*WHAT THE TASK ASKS*
Please write the next part of the page on automatic speech recognition with the Whisper API, starting right after its last sentence.
TEXT PROVIDED START
Automatic Speech Recognition (Speech-To-Text) Whisper API

What Is Automatic Speech Recognition (Speech-To-Text)?

Automatic speech recognition (also known as speech-to-text) is about extracting text from an audio file. This is often an important first step in an AI pipeline. Great progress have been made these last few years, and it is now possible to extract text from an audio or video file with a great accuracy.

For example, here is a chapter from a LibriVox audio book (The Metal Giants, by Edmond Hamilton), stored on Archive.org: https://ia801400.us.archive.org/10/items/metalgiants_2209_librivox/metalgiants_03_hamilton_64kb.mp3.

Automatic Speech Recognition

Once we perform automatic speech recognition on this file on NLP Cloud, we get the following text:

Chapter three of The Medal Giants by Edmound Hamilton. This Librivox recording is in the public domain. Read by Ben Tucker. Chapter three: Lanier arrived [...] In a thousand homes the evening meal was being prepared, and the day's gossip related. In the west, the sun sank lower and lower, and all around, beyond the encircling hills, death marched toward the city with crashing giant strides. End of chapter three.
TEXT PROVIDED END
RECORDS SUPPLIED START
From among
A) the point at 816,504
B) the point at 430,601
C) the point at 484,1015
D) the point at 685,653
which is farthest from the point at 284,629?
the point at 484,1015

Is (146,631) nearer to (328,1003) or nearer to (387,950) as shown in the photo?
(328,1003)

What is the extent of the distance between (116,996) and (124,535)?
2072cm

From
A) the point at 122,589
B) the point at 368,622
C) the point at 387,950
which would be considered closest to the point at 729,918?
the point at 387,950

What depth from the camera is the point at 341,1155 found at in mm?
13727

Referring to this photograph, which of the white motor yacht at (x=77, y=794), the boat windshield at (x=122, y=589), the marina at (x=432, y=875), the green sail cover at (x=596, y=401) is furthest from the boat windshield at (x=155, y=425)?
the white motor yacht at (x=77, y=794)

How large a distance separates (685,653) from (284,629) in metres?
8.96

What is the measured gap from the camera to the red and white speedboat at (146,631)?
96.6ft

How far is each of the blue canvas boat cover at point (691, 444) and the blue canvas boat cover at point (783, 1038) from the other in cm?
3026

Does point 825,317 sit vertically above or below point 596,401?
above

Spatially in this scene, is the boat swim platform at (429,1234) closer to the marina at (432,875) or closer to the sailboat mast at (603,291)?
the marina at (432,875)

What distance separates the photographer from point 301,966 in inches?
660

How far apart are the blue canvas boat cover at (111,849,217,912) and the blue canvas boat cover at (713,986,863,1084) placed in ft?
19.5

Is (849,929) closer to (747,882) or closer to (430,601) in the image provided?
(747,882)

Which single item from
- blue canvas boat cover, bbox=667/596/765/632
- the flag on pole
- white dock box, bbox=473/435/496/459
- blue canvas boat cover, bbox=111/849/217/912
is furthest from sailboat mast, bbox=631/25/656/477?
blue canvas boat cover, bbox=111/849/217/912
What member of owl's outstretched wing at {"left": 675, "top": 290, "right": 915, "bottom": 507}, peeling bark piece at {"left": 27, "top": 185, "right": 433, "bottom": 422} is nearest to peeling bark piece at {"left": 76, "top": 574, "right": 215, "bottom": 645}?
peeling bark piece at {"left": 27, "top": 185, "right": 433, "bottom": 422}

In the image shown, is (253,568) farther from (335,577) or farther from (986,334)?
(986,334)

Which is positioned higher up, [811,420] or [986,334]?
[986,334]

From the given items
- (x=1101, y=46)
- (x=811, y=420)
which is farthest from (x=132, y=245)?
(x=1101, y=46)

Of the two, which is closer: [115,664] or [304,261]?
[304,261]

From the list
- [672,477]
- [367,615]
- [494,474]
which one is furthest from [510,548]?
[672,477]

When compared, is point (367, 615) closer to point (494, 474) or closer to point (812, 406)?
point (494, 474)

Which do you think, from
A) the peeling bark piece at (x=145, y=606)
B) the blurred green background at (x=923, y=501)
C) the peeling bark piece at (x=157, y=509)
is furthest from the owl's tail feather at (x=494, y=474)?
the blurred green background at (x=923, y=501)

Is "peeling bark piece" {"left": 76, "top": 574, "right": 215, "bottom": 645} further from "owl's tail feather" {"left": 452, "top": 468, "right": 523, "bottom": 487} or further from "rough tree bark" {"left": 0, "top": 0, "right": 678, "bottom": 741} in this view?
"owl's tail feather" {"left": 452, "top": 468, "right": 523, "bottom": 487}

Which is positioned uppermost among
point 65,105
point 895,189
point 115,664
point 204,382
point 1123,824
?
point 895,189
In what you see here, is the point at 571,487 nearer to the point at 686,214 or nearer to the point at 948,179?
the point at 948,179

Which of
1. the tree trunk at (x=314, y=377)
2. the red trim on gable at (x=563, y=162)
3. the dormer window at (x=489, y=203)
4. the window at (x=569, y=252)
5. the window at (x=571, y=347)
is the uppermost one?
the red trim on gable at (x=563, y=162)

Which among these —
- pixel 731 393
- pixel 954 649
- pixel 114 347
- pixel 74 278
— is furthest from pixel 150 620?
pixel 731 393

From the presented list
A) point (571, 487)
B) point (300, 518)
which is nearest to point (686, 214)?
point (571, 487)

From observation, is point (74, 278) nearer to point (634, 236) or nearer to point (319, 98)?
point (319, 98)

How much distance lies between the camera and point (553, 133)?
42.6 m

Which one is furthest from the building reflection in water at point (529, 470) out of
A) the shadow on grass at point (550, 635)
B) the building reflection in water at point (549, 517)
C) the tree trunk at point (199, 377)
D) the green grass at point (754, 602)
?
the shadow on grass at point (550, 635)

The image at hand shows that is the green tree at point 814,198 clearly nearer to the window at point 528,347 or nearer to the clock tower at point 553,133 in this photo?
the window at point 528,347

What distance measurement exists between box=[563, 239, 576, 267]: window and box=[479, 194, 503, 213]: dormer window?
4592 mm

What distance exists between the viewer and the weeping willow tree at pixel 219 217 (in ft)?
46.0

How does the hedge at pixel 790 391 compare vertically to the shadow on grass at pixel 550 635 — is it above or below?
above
RECORDS SUPPLIED END
*ANSWER SECTION*
This is a very good text extraction, not only because there is no spelling mistake, but also because punctuation was automatically added.

Additionally, you can also get word-level timestamps, in order to perform subtitling.

Why Use Speech-To-Text?

The quality of speech-to-text has recently dramatically improved and has led to many interesting applications. Here are some examples:

Customer Support

Thanks to automatic speech recognition, you can now automatically analyze customer calls and then extract precious information. For example you can automatically know which support discussions went well, and which ones didn't so you can act accordingly.

Vocal Messages Analysis

It's sometimes hard to address all these vocal messages in a timely manner. But you can automatically analyze each incoming message and extract the intent, categorize it, detect the urgency, etc. so you can easily adapt your response.

Medical Reports

It is very common for doctors to record their discussions with their patients, or record a summary of the discussion. They can now automatically convert these reports into text and then do several kinds of post processing like conversation summarization, entity extraction, etc.

Videos Subtitling

Videos are everywhere today. Automatic video subtitling is a great way to increase accessibility, and make the content of the video more SEO friendly. As a second step you can easily translate your subtitles to make the video availble worldwide.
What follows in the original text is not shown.